Rewrite the data from its first line up to and including the line containing "11L56 7L22 4L13", replacing "mask_w" with "mask_width" and leaving everything else unchanged.

++++++++

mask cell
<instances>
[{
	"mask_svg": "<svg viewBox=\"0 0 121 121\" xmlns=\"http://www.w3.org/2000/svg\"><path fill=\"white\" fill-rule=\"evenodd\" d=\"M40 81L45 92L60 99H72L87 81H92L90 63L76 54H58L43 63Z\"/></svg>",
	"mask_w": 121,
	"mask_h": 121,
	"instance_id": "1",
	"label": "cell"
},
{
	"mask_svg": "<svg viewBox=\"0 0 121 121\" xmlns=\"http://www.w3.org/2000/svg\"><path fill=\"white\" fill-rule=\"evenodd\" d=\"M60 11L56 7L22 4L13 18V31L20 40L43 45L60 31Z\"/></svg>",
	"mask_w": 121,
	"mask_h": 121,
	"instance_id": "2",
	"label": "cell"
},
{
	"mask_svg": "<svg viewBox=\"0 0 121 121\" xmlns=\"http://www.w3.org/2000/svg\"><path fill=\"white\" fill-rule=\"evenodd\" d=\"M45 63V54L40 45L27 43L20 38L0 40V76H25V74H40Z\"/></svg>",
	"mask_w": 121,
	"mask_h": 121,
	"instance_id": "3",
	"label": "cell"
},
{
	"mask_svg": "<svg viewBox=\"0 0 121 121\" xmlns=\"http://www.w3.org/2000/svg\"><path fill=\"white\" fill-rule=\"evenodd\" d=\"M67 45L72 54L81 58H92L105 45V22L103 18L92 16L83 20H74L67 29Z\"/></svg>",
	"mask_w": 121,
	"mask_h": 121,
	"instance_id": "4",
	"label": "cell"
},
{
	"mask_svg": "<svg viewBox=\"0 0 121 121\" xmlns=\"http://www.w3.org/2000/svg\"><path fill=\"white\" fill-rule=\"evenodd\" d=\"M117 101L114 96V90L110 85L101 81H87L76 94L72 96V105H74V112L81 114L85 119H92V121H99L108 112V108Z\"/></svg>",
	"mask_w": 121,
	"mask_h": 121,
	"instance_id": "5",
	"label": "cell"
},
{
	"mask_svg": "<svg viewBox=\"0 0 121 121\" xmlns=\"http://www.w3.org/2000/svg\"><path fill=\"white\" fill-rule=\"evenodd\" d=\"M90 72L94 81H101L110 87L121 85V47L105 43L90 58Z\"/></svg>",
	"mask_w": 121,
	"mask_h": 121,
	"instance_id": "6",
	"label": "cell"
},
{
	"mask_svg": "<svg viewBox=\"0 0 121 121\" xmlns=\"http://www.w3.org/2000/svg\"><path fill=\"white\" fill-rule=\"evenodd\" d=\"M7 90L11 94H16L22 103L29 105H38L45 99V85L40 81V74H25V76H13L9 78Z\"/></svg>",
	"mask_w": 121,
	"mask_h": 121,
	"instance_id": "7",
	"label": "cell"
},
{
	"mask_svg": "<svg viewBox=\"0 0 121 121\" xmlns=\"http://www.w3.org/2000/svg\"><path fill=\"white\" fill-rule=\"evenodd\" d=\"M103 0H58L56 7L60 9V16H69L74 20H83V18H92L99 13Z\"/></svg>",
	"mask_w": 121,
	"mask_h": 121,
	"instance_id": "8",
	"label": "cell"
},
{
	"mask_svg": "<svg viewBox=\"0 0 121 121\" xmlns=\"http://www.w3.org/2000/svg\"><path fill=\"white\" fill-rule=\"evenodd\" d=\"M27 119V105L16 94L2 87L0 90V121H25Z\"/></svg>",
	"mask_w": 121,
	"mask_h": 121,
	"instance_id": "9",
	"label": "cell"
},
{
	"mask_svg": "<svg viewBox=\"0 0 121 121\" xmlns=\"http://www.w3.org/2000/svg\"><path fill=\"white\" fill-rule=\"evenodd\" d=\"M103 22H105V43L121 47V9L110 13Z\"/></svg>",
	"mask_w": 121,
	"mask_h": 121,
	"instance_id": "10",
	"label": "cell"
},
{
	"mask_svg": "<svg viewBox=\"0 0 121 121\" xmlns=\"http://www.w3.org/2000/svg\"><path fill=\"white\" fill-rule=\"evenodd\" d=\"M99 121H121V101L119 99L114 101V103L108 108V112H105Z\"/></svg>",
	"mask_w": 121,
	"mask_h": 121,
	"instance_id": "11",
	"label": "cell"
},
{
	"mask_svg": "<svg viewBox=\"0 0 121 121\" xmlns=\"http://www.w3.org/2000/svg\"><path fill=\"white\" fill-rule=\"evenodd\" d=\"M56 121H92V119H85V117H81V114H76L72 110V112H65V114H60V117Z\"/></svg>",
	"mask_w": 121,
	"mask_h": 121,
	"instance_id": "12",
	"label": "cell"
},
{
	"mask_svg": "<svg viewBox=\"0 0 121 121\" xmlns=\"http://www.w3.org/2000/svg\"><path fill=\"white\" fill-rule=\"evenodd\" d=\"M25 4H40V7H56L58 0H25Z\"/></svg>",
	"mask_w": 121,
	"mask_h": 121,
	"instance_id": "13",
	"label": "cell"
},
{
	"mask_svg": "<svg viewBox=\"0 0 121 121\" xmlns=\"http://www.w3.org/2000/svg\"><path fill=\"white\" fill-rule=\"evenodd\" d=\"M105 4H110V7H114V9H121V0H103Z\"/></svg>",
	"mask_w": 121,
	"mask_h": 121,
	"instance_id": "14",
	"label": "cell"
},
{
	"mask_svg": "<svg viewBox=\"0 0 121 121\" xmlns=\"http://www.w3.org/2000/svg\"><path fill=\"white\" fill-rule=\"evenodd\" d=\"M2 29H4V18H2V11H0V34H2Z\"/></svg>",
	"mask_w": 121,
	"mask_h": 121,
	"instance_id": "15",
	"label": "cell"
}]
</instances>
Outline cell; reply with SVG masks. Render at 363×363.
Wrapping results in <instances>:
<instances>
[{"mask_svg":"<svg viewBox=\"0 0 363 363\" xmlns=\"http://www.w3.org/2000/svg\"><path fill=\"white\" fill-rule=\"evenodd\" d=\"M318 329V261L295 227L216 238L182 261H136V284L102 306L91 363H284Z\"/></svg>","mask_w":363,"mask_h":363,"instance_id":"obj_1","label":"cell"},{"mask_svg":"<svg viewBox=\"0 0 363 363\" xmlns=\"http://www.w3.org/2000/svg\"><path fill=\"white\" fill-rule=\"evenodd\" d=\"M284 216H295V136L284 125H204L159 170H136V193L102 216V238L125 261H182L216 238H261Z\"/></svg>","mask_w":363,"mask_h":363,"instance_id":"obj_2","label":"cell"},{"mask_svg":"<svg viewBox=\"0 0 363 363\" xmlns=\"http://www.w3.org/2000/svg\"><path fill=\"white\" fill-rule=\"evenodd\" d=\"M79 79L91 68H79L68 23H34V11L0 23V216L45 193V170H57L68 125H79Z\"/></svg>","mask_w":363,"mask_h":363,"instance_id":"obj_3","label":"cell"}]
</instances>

++++++++

# [Reply to the task]
mask cell
<instances>
[{
	"mask_svg": "<svg viewBox=\"0 0 121 121\" xmlns=\"http://www.w3.org/2000/svg\"><path fill=\"white\" fill-rule=\"evenodd\" d=\"M40 81L45 92L60 99H72L87 81H92L90 63L76 54H58L43 63Z\"/></svg>",
	"mask_width": 121,
	"mask_h": 121,
	"instance_id": "1",
	"label": "cell"
},
{
	"mask_svg": "<svg viewBox=\"0 0 121 121\" xmlns=\"http://www.w3.org/2000/svg\"><path fill=\"white\" fill-rule=\"evenodd\" d=\"M60 11L56 7L22 4L13 18V31L20 40L43 45L60 31Z\"/></svg>",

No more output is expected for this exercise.